E ancora, l’art. 54 del D.lgs. n. 231/2001, il quale, derogando espressamente alle finalità del sequestro conservativo ex art. 316 c.p.p., statuisce che la misura cautelare reale venga applicata nei confronti dell’Ente per il sol scopo di garantire il pagamento della sanzione pecuniaria, senza, anche in questa ipotesi, fare riferimento alcuno alle obbligazioni civili.

Da ultimo, le disposizioni ex artt. 12 e 17 del D. Lgs. n. 231/2001, che consentono all’Ente di ottenere l’esclusione ovvero la riduzione delle pene pecuniarie e interdittive, nel caso in cui l’Ente abbia risarcito il danno, non fanno riferimento ad un danno diverso da quello derivante da reato, escludendo, così, la possibilità che si configuri in capo alla persona offesa da reato una pretesa risarcitoria specifica, in funzione della commissione dell’illecito amministrativo da parte dell’Ente.

Da ultimo, l’art. 19 del D. Lgs. 231/2001, nella misura in cui prevede la riduzione della confisca in relazione alla parte di profitto che può essere restituita al danneggiato, fa espresso riferimento al danno derivante da reato e non a quello derivante dall’illecito amministrativo.

Alla luce di quanto sopra, non potendosi configurare un’ipotesi di danno risarcibile derivante dalla commissione dell’illecito amministrativo da parte dell’Ente, la costituzione di parte civile, nell’ambito di un procedimento che tende all’accertamento di un illecito, che, dogmaticamente, pare improduttivo di danni diretti, immediati ed ulteriori rispetto a quelli prodotti da reato, si tradurrebbe in una pratica priva di significato, inutilmente gravosa per il processo penale.

Non convince l’orientamento di senso contrario fatto proprio da alcuni Giudici di merito, secondo cui  la costituzione di parte civile nei confronti dell’Ente, onde ottenere equo ristoro dei danni patiti, è assolutamente ammissibile, proprio in forza del richiamo all’art. 12 del D.lgs. n. 231/2001, nell’ipotesi in cui l’Ente, prima dell’apertura del dibattimento, abbia risarcito integramente il danno ed eliminato le conseguenze dannose e pericolose derivanti da reato o, comunque, si sia adoperato in tal senso (così Tribunale di Trani, Ordinanza del 7 maggio 2019).

E ancora, l’orientamento di segno opposto si fonderebbe sulla circostanza che è lo stesso Decreto, all’art. 17, a prevedere la figura del “danneggiato” da reato, facendo salva, così, la facoltà di questi di costituirsi parte civile, onde ottenere il ristoro del danno patito.

Ora, il difetto di specifica menzione alla persona offesa in tutte le disposizioni del Decreto, che i giudici di merito richiamano ai fini di rinsaldare la tesi che propende per l’ammissibilità della costituzione di parte civile nei confronti dell’Ente, è tutt’altro che casuale.
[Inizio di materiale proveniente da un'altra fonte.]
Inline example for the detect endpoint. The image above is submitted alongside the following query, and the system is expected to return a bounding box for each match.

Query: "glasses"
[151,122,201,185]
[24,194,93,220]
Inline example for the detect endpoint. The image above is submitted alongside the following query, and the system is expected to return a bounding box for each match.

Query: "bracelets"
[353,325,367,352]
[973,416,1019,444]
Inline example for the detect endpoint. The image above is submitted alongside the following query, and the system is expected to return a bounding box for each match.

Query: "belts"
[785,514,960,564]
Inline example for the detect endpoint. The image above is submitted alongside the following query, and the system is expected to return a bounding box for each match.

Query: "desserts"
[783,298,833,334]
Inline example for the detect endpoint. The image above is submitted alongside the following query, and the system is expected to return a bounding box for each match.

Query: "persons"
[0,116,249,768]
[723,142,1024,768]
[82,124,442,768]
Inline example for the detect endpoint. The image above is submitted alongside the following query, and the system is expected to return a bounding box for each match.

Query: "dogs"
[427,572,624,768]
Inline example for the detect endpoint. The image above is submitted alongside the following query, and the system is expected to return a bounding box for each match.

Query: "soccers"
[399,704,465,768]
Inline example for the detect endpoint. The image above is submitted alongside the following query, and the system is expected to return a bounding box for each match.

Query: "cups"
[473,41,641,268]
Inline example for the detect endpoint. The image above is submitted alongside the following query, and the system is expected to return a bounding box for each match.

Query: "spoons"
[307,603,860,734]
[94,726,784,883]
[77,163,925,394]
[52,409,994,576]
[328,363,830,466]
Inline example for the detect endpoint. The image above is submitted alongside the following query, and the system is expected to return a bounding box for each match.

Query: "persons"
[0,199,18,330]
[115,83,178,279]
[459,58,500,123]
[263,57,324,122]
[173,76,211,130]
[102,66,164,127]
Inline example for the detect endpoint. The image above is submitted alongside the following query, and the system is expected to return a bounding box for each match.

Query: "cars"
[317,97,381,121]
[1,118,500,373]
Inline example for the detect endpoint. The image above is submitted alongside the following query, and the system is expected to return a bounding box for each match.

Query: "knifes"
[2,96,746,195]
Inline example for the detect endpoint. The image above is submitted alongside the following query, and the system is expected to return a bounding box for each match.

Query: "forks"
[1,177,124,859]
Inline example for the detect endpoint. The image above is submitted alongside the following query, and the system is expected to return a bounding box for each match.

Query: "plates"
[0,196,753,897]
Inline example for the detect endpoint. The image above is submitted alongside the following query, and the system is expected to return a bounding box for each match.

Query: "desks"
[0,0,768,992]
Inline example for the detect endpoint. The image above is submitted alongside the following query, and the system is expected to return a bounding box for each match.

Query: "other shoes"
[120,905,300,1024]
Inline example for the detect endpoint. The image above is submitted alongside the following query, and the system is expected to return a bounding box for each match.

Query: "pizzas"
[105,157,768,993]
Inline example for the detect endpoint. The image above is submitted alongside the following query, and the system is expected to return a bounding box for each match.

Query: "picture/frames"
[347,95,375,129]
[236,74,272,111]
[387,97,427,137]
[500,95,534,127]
Secondo l’ormai consolidato orientamento del Giudice di Legittimità, in virtù del citato ragionamento incisivo, ubi lex vòluit dìxit, ubi nòluit tàcuit. Se, infatti, il giudice ammettesse la costituzione di parte civile anche nei confronti dell’Ente, si determinerebbe l’illogico effetto di garantire alla persona offesa da reato un doppio vantaggio, potendo la stessa vedersi risarcire doppiamente una sola ipotesi di danno contemplata dal Legislatore, ovverosia il danno derivante da reato.

Siffatta soluzione determinerebbe una violazione del più generale principio su cui si fondano le disposizioni civilistiche in materia di risarcimento del danno extracontrattuale, richiamate puntualmente dall’ art. 185 c.p., in virtù del quale il danneggiato non può conseguire un risultato più favorevole di quello che avrebbe conseguito se l’illecito e, quindi, il danno che da esso deriva non si fosse verificato.

In definitiva, se la costituzione di parte civile fosse ammissibile anche nei confronti dell’Ente imputato, il danneggiato potrebbe vedersi liquidare due volte il risarcimento per la medesima fattispecie di danno e ciò, se ne convenga, non è possibile.